Dann kommt der entscheidende Satz: «Ich wähle Materialien, die niemanden einschüchtern. Die nicht von vorneherein einen Mehrwert der Kunst behaupten. Ich mache eine Arbeit, die nicht Perfektion in der Ausführung anstrebt, sondern eine Präzision der Idee.»

Die Randständigen werden integriert

Wer kommt? Nur Kulturtouristen, oder auch das «nichtexklusive Publikum», das Hirschhorn erreichen will? Die Bielerinnen und Bieler sowie die Randständigen des Bahnhofplatzes? «Ja, immer mehr. Das war eine wichtige Herausforderung an mich, dass die, welche sonst jeweils auf dem Bahnhofplatz sind und hier zum Teil viele Stunden verbringen, dass diese Menschen nicht ausgeschlossen sind. Das ist nicht immer einfach, weil es Leute sind, die manchmal Probleme haben und ich muss mich dann mit diesen Problemen auseinander setzen.» Ein Taxifahrer empfindet die Skulptur einfach nur als störend. «Ein Gestell voller Gratis-Bücher von Walser wäre billger», meint er.

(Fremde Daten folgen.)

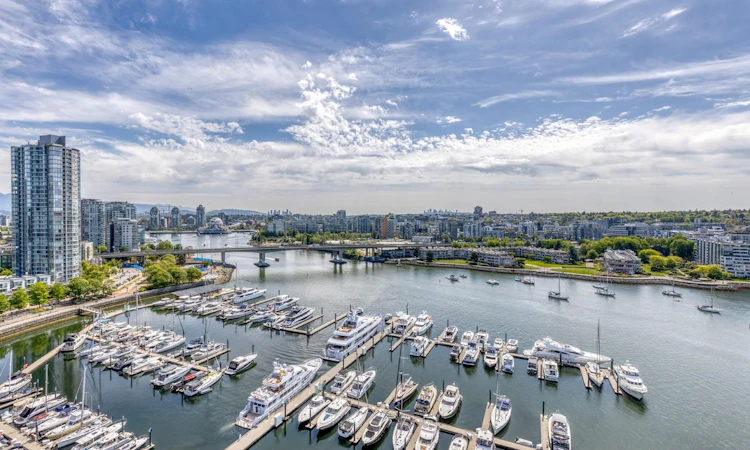 2101-1228 Marinaside Crescent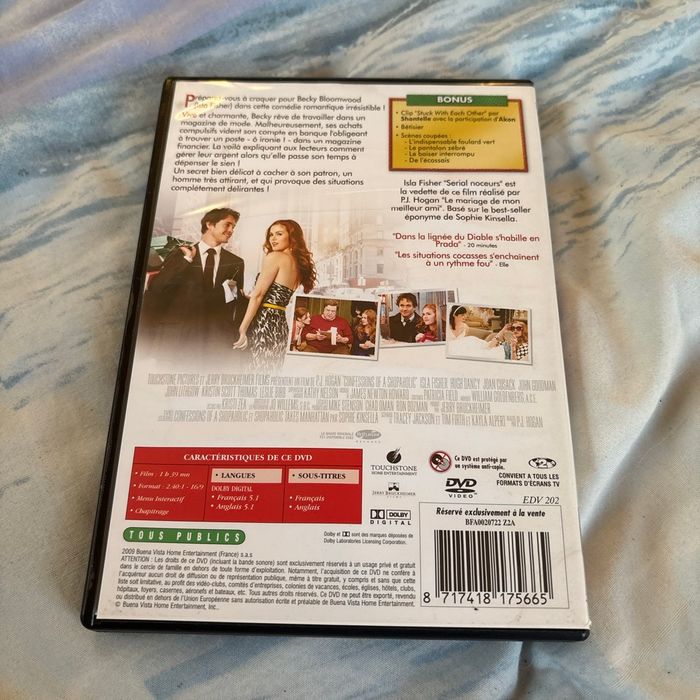 DVD confessions d’une accro du shopping - photo numéro 2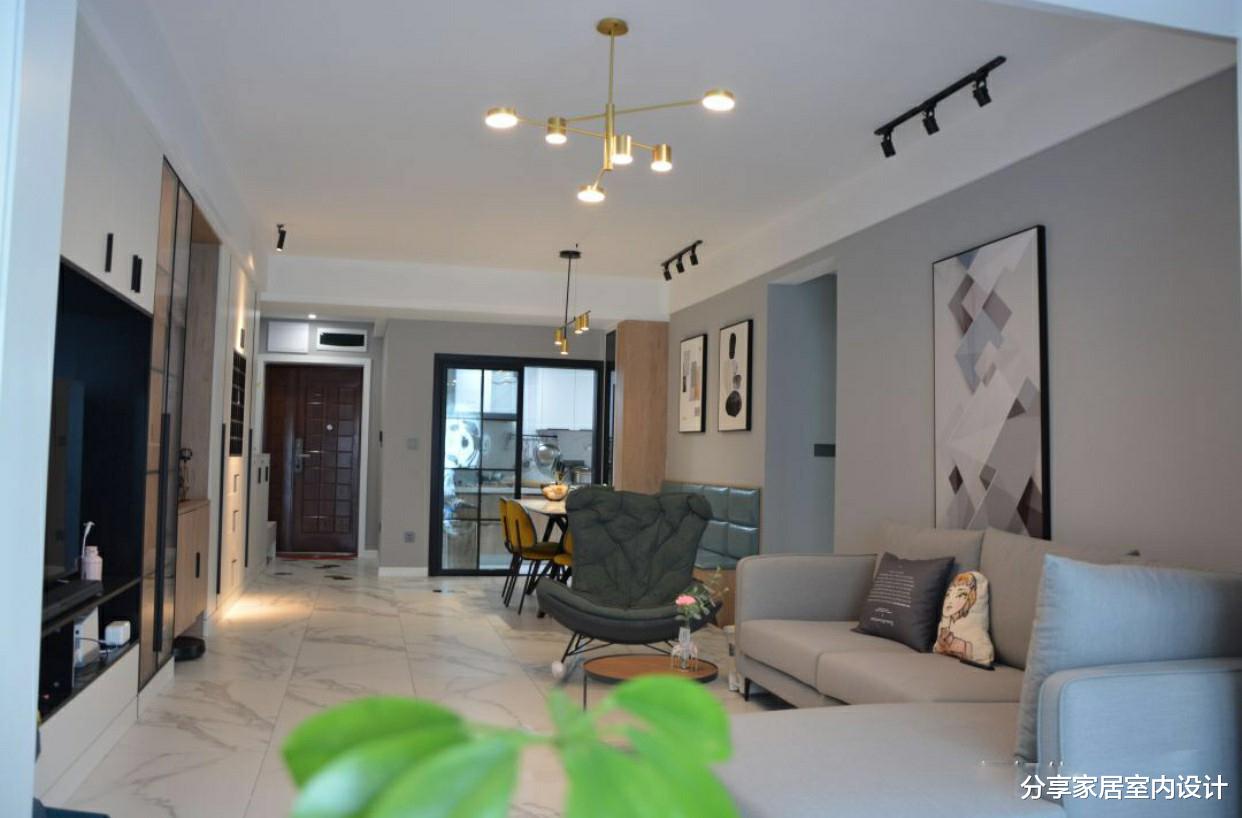 「」新房终于完工,效果真心漂亮,餐厅设卡座非常实用,忍不住晒晒!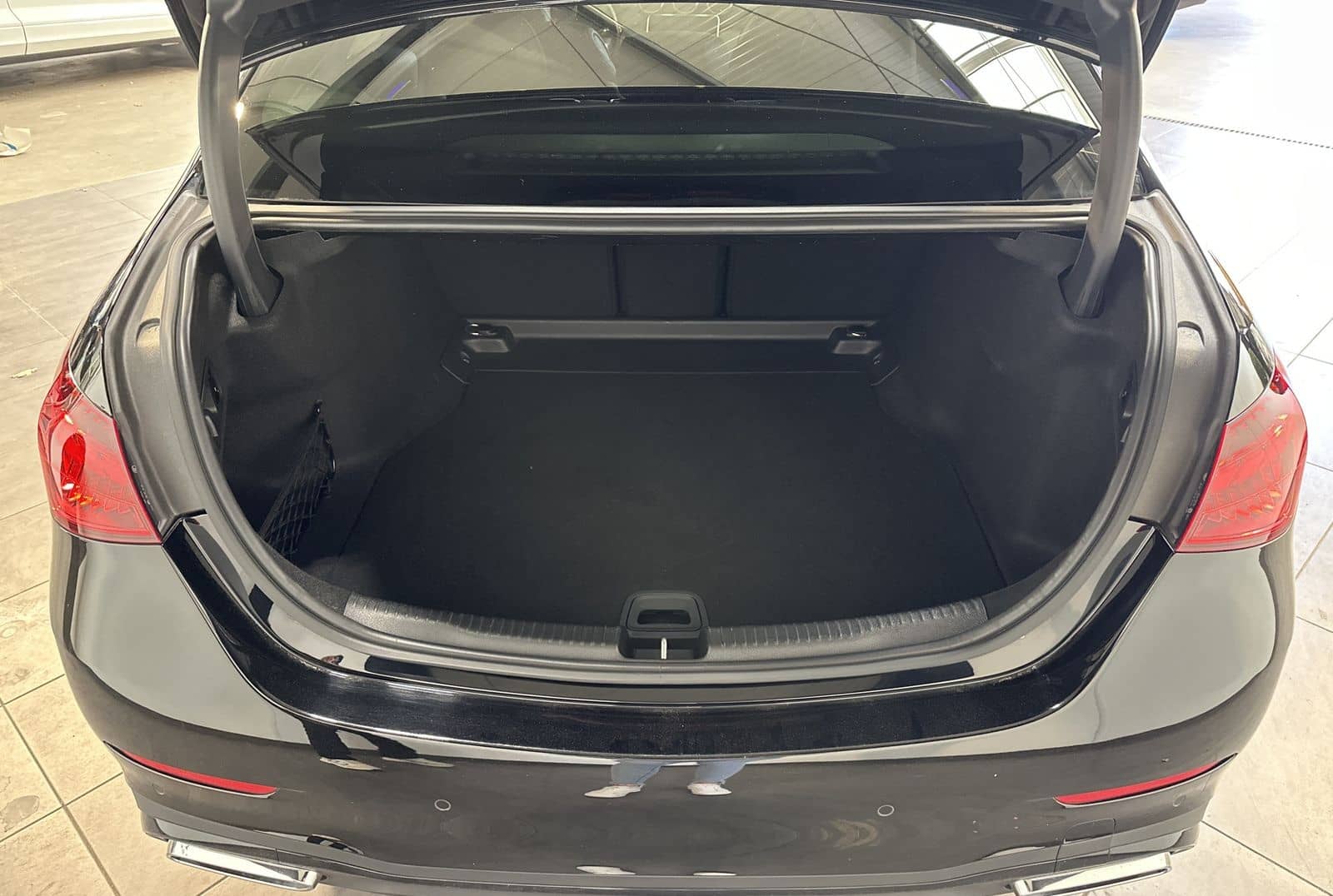 Mercedes-Benz C 200d AMG-Line NAV+LED+KAM+HUD+VCOCK+CARPLAY+PP foto 6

Ins Rollen gebracht hat das Ganze Kathleen Bühler. Die Kuratorin des Berner Kunstmuseums für zeitgenössische Kunst hat sich mit der Geschichte der traditionsreichen Bieler Plastikausstellung beschäftigt, die nur alle paar Jahre stattfindet. 2014 habe man die damals wieder aufkommende Performance in den Mittelpunkt gestellt. «Ich fand, heute wäre eine Soziale Skulptur richtig und Thomas Hirschhorn der geeignete. So bin ich zum Mandat gekommen.»

Im Vorfeld gab es Polemiken über Kosten und Grösse und die Okkupation des Bahnhofplatzes. Der Stiftungspräsident der Bieler Plastikausstellung trat zurück. Wie sieht es mit dem Budget aus? Kathleen Bühler: «Wir haben ein Budget von 1,6 Millionen Franken, 1,43 Millionen sind gesichert. 700 000 Franken davon sind allein für Löhne budgetiert.» Und sie fügt an:

«Thomas Hirschhorn bekommt für seine ganze Arbeit übrigens nur 30 000 Franken.»

Das Ganze wirkt lebendig. Eine Genfer Künstlergruppe schart sich um einen Laptop. Sie haben sich vom Spaziergänger Walser zu einer eigenen Geschichte inspirieren lassen und nehmen Besucher auf eine tägliche Stadttour mit. Man kann mit einer Frau über ihre Walser-Erfahrungen reden, einem Mann zuschauen, wie er den Walser Roman «Seeland» abschreibt. Geboten wird aber nicht nur Kultur, sondern auch afrikanischer Kaffee, und in der Cantina etwas zu essen. Man ist froh, dass ein IT-Mann für WIFI sorgt und man schnappt sich gerne die täglich erscheinende Zeitung.

Hirschhorn ist von 10 Uhr morgens bis abends um 22 Uhr anwesend

Die Robert-Walser-Sculpture ist seit zwei Wochen eröffnet. Insgesamt 86 Tage lang, bis zum 8. September soll sie Treffpunkt sein für das «nicht exklusive Publikum» wie Thomas Hirschhorn sagt. Er hat seine Sculpture nicht nur in dreijähriger Arbeit entworfen, Feldforschung betrieben, Leute angeheuert, sondern ist täglich hier. Von 10 Uhr morgens bis abends um 10. Ein Gewalts-Programm. Vor allem bei der Hitze. Die Sonne brennt heiss auf die Hütten. Ein lebendiges, alternatives Kulturzentrum auf Zeit ist hier vor dem Bieler Bahnhof entstanden. Man kann sich aber fragen, ob man Walser nachher besser kennt? Hirschhorn auf jeden Fall. Robert Walser warnte einst: «Niemand ist berechtigt, sich mir gegenüber so zu benehmen als kennte er mich.» Hirschhorn respektiert es in seiner Liebeserklärung grell, aber passend.